Re: the qemu-nbd process automatically exit with the commit 43347d56c 'livepatch: send a fake signal to all blocking tasks'

From: Miroslav Benes
Date: Thu Apr 15 2021 - 04:37:57 EST


On Wed, 14 Apr 2021, Josef Bacik wrote:

> On 4/14/21 11:21 AM, xiaojun.zhao141@xxxxxxxxx wrote:
> > On Wed, 14 Apr 2021 13:27:43 +0200 (CEST)
> > Miroslav Benes <mbenes@xxxxxxx> wrote:
> >
> >> Hi,
> >>
> >> On Wed, 14 Apr 2021, xiaojun.zhao141@xxxxxxxxx wrote:
> >>
> >>> I found the qemu-nbd process(started with qemu-nbd -t -c /dev/nbd0
> >>> nbd.qcow2) will automatically exit when I patched for functions of
> >>> the nbd with livepatch.
> >>>
> >>> The nbd relative source:
> >>> static int nbd_start_device_ioctl(struct nbd_device *nbd, struct
> >>> block_device *bdev)
> >>> { struct nbd_config *config =
> >>> nbd->config; int
> >>> ret;
> >>> ret =
> >>> nbd_start_device(nbd); if
> >>> (ret) return
> >>> ret;
> >>> if
> >>> (max_part) bdev->bd_invalidated =
> >>> 1;
> >>> mutex_unlock(&nbd->config_lock); ret =
> >>> wait_event_interruptible(config->recv_wq,
> >>> atomic_read(&config->recv_threads) == 0); if
> >>> (ret)
> >>> sock_shutdown(nbd);
> >>> flush_workqueue(nbd->recv_workq);
> >>> mutex_lock(&nbd->config_lock);
> >>> nbd_bdev_reset(bdev);
> >>> /* user requested, ignore socket errors
> >>> */ if (test_bit(NBD_RT_DISCONNECT_REQUESTED,
> >>> &config->runtime_flags)) ret =
> >>> 0; if (test_bit(NBD_RT_TIMEDOUT,
> >>> &config->runtime_flags)) ret =
> >>> -ETIMEDOUT; return
> >>> ret; }
> >>
> >> So my understanding is that ndb spawns a number
> >> (config->recv_threads) of workqueue jobs and then waits for them to
> >> finish. It waits interruptedly. Now, any signal would make
> >> wait_event_interruptible() to return -ERESTARTSYS. Livepatch fake
> >> signal is no exception there. The error is then propagated back to
> >> the userspace. Unless a user requested a disconnection or there is
> >> timeout set. How does the userspace then reacts to it? Is
> >> _interruptible there because the userspace sends a signal in case of
> >> NBD_RT_DISCONNECT_REQUESTED set? How does the userspace handles
> >> ordinary signals?
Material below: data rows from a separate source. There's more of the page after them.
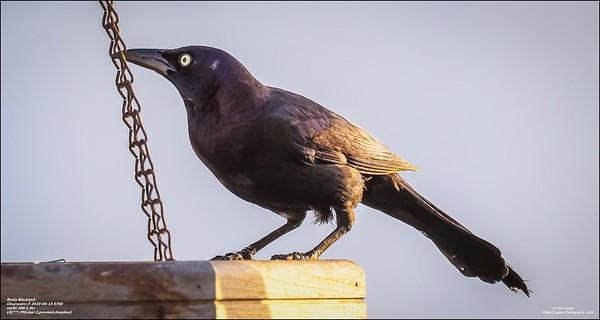 P6150022_art4,Rusty Blackbird_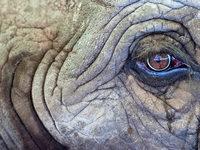 Sch�tzer schlagen Alarm: Elefanten dramatisch bedroht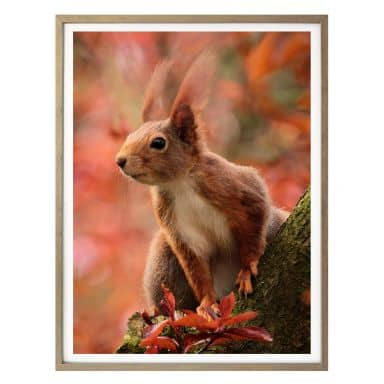 Poster - Squirrel 01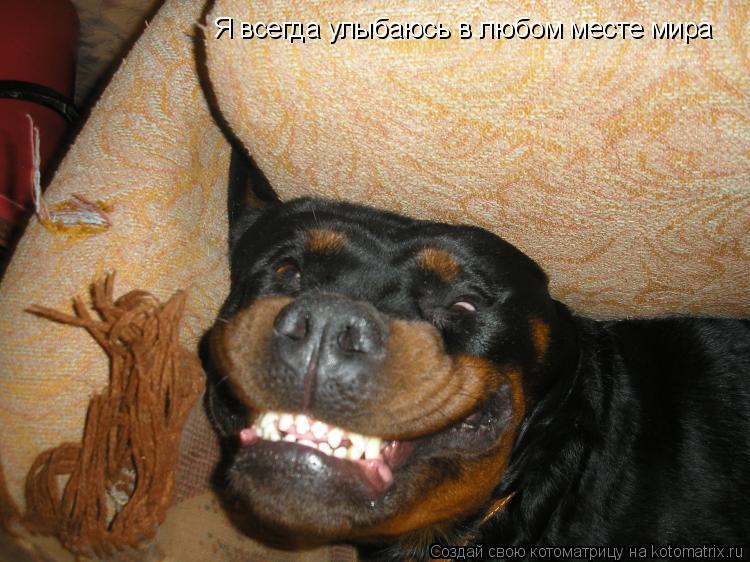 Котоматрица: Я всегда улыбаюсь в любом месте мира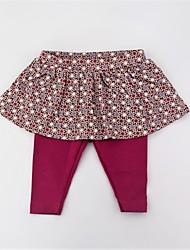 cheap -Girls' Daily Polka Dot Color Block Pants, Cotton Spring Summer Cute Active Fuchsia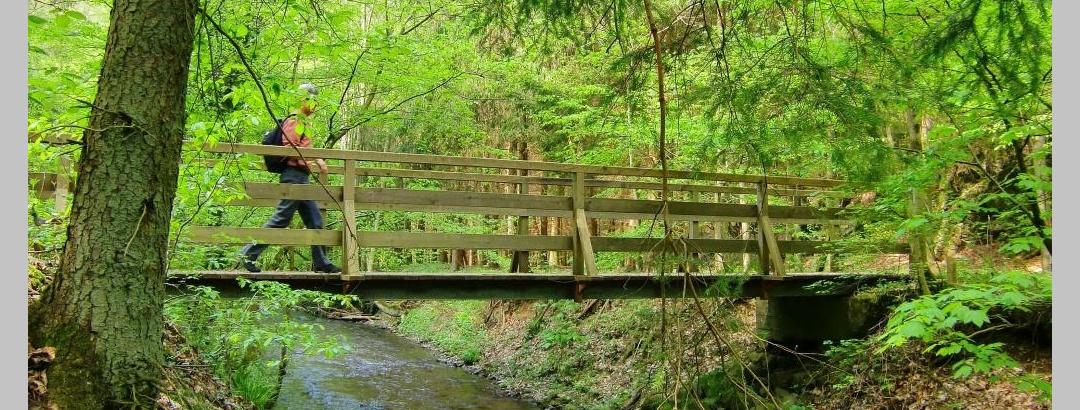 Brücke Fockenbach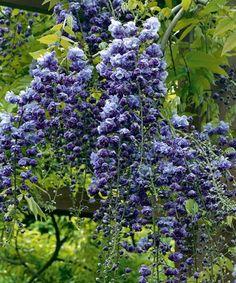Glicină cu flori pline 'Violacea Plena'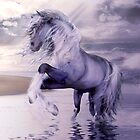 Blue Water Horse by Shanina Conway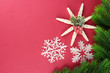 Beautiful snowflakes with fir branch on pink background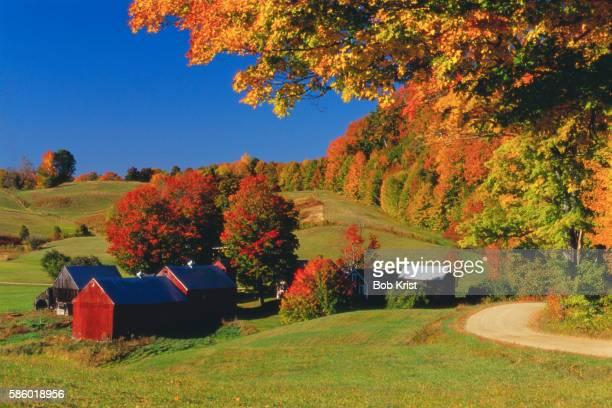 Fall Colors Surrounding Vermont Farm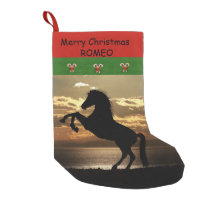 For Horses and Horse Lovers Small Christmas Stocking
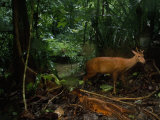 Red Brocket Deer Climbs Up the Bank from a Creek Photographic Print by Steve Winter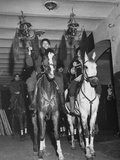 Fancy Horseback Riders Waiting Back Stage at the Circus Premium Photographic Print
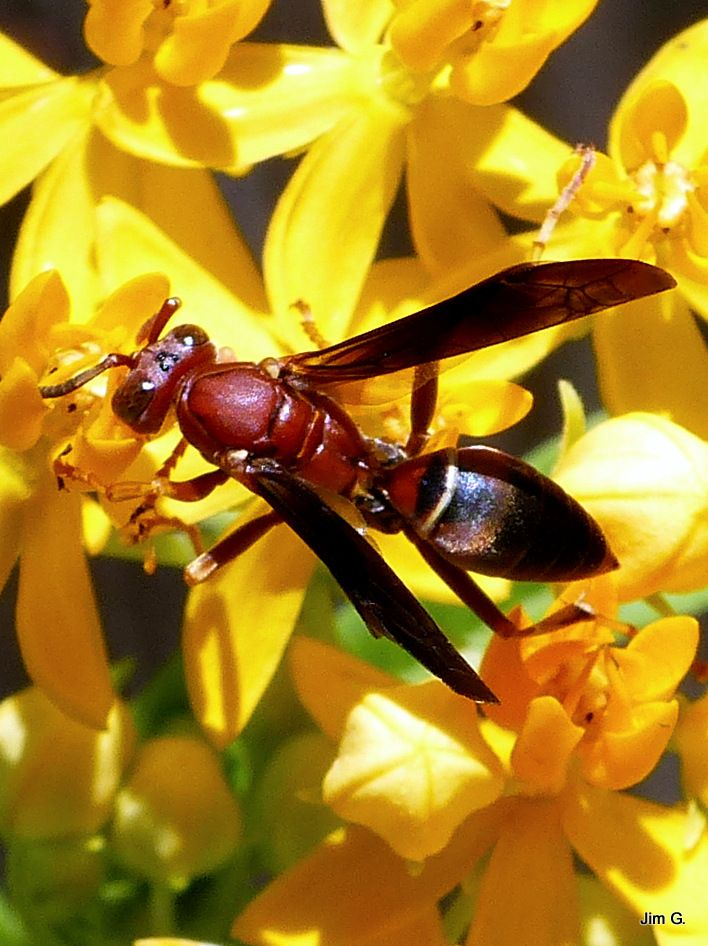 Photo in Nature #insect #wasp #sting #yellow #black #red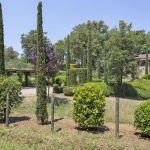 Ferienhaus Toskana TOH630 Garten mit Büschen und Zypressen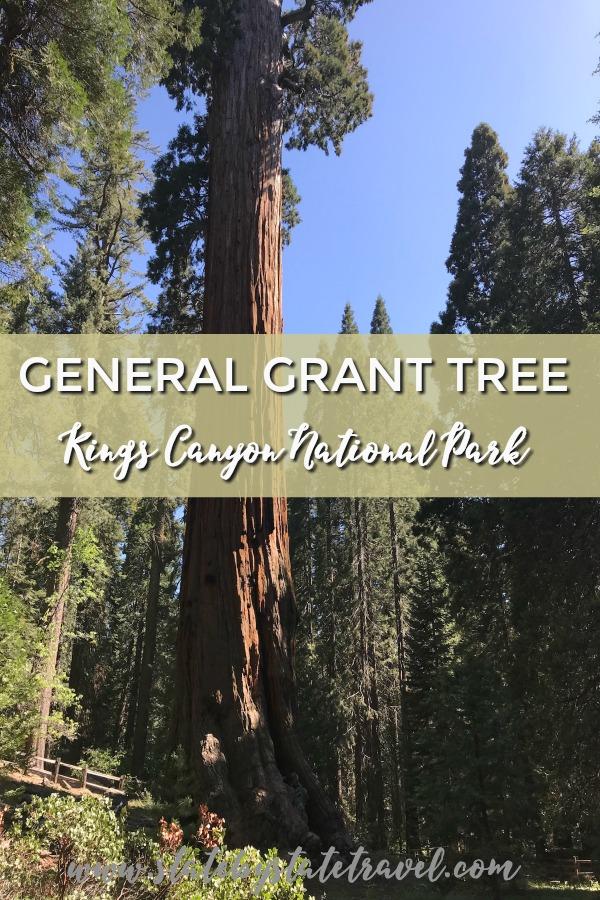General Grant Tree Kings Canyon National Park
This all sounds a bit strange, but I may be missing
> >> something easily.
> >>
> >>> When the nbd waits for atomic_read(&config->recv_threads) == 0, the
> >>> klp will send a fake signal to it then the qemu-nbd process exits.
> >>> And the signal of sysfs to control this action was removed in the
> >>> commit 10b3d52790e 'livepatch: Remove signal sysfs attribute'. Are
> >>> there other ways to control this action? How?
> >>
> >> No, there is no way currently. We send a fake signal automatically.
> >>
> >> Regards
> >> Miroslav
> > It occurs IO error of the nbd device when I use livepatch of the
> > nbd, and I guess that any livepatch on other kernel source maybe cause
> > the IO error. Well, now I decide to workaround for this problem by
> > adding a livepatch for the klp to disable a automatic fake signal.
> >
>
> Would wait_event_killable() fix this problem? I'm not sure any client
> implementations depend on being able to send other signals to the client
> process, so it should be safe from that standpoint. Not sure if the livepatch
> thing would still get an error at that point tho. Thanks,

wait_event_killable() means that you would sleep uninterruptedly (still
reacting to fatal signals), so the fake signal from livepatch would not be
sent at all. set_notify_signal() handles TASK_INTERRUPTIBLE tasks. No
disruption for the userspace and it would fix this problem.

There is a catch on the livepatch side of things. If there is a live patch
for nbd_start_device_ioctl(), the transition process would get stuck until
the task leaves the function (all workqueue jobs are processed). I gather
it is unlikely to be it indefinite, so we can live with that, I think.

Miroslav